Tralee’s large Famine graveyard is known locally as God’s Acre. This is a large gravesite just outside the town, where hundreds of the dead from Tralee’s Workhouse would have been buried in unmarked graves during the Famine and in later years.
During a recent enjoyable story-telling Cois Tiné in Siopa na Méar, Listowel, Dick Carmody recited this lovely poem, which he had written:
God’s Acre bids me enter through the well trodden stile of crafted limestone
Man’s handiwork separating the living from the dead, the busy from the rested
Therein repose the remains of the unmentioned, unlisted and oft forgotten
In distant times of want, denial and inhumanity they came here for final rest
Alone they sometimes sought it out, cold refuge against an even colder neglect
Last faltering steps taken to meet their Maker in the soft embrace of Mother Earth
Or in make-shift carts a final journey shared from workhouse or roadside refuge
Drawn over limestone paths by souls rehearsing their own inevitable last journey.

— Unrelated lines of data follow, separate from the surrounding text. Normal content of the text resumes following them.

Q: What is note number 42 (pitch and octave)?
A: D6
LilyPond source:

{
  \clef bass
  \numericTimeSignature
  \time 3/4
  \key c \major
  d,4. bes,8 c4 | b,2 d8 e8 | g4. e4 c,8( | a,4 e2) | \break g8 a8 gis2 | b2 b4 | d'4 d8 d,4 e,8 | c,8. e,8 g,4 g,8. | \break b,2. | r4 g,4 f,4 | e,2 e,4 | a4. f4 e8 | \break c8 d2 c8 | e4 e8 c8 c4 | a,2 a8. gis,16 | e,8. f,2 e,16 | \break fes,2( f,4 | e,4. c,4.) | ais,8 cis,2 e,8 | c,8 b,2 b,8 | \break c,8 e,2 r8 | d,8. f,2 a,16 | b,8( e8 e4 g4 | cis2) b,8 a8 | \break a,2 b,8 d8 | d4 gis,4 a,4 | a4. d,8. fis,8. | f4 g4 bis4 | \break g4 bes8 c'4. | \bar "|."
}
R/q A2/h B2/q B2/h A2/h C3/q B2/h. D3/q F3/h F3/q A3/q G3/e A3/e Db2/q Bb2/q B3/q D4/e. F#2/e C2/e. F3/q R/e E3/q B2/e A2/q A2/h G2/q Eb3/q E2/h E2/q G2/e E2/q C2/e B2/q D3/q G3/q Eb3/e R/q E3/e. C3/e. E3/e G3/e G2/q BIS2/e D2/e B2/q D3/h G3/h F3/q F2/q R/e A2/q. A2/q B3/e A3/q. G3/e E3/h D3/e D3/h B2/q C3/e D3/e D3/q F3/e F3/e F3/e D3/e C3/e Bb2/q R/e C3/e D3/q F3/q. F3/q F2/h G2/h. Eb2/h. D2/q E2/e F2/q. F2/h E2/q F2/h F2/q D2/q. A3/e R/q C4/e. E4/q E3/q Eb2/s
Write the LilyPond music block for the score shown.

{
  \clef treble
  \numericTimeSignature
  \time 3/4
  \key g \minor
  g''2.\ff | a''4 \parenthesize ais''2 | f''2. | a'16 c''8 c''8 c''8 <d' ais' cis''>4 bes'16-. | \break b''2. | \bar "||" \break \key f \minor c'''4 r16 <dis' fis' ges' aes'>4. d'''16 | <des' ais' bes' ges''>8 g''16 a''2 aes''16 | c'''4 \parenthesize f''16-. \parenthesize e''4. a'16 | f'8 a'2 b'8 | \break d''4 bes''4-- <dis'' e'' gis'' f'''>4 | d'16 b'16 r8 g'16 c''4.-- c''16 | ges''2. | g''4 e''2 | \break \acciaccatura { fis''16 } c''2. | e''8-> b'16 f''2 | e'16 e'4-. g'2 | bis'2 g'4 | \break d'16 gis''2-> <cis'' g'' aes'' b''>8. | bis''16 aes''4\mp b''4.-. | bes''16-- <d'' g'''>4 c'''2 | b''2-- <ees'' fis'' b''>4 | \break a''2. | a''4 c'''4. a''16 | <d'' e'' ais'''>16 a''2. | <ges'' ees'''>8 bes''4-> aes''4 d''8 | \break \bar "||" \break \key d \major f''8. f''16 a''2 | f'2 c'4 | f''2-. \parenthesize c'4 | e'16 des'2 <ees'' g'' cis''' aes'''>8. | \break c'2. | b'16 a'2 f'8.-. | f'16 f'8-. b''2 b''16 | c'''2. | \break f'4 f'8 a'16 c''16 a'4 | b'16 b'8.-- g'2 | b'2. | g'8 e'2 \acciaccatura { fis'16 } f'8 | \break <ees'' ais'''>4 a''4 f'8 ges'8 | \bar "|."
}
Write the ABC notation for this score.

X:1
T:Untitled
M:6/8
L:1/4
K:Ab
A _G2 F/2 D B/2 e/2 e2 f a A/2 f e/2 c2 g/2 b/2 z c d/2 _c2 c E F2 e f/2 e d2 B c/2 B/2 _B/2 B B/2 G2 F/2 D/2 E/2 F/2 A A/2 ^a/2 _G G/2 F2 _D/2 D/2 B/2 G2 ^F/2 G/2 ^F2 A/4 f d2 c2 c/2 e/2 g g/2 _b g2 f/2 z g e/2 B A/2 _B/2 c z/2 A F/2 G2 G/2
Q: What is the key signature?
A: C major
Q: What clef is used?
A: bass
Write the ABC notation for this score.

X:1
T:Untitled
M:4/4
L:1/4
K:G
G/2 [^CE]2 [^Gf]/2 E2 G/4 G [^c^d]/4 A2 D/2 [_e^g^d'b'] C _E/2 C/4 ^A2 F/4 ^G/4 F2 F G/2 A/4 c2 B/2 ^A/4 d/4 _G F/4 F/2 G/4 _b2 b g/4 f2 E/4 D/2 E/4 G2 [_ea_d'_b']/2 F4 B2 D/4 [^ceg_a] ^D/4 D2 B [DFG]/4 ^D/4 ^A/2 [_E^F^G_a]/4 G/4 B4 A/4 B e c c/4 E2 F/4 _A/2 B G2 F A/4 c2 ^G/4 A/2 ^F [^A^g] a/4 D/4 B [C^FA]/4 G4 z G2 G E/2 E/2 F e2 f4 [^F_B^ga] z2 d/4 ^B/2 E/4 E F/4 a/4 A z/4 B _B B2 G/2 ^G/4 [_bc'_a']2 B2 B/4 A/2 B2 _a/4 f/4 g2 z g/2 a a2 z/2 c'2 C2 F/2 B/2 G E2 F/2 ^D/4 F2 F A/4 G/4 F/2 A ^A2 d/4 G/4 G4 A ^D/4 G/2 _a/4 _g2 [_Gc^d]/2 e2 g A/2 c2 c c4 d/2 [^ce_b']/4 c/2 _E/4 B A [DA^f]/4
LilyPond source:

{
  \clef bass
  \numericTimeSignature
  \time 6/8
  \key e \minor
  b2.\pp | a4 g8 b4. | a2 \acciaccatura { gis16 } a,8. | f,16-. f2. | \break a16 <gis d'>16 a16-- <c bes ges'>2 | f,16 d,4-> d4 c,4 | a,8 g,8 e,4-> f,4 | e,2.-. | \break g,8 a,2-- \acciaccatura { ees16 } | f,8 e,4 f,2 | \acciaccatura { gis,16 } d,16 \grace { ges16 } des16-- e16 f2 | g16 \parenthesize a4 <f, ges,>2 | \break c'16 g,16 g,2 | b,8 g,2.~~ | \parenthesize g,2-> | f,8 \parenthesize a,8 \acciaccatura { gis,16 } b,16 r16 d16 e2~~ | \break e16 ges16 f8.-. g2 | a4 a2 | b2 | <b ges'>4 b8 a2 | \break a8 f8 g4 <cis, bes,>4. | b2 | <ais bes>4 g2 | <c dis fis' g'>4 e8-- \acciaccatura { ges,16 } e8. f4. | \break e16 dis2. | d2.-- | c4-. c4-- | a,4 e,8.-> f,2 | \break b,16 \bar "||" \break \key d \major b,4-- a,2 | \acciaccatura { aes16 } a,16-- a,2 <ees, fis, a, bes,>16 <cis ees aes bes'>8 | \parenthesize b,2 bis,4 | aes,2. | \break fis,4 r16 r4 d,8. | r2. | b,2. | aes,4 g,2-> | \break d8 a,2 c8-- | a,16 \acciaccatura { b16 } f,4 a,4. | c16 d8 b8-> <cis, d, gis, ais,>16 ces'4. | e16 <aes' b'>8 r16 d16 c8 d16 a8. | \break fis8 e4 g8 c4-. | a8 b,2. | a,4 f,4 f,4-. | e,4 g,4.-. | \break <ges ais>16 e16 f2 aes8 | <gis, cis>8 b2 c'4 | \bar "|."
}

In our own time of plenty and opportunity we still seek out this relic from the past
Stepping inside from a world speeding by, we each find our own personal recess
Arriving to repose the burdens of our living with the memories of those deceased
The Stations, the Grotto, the Altar and the Cross all give us comfort on our way
Departing we are relieved, comforted and renewed by this sanctuary to our dead
God surely chose his Acre wisely, its great value not being of our choice or making.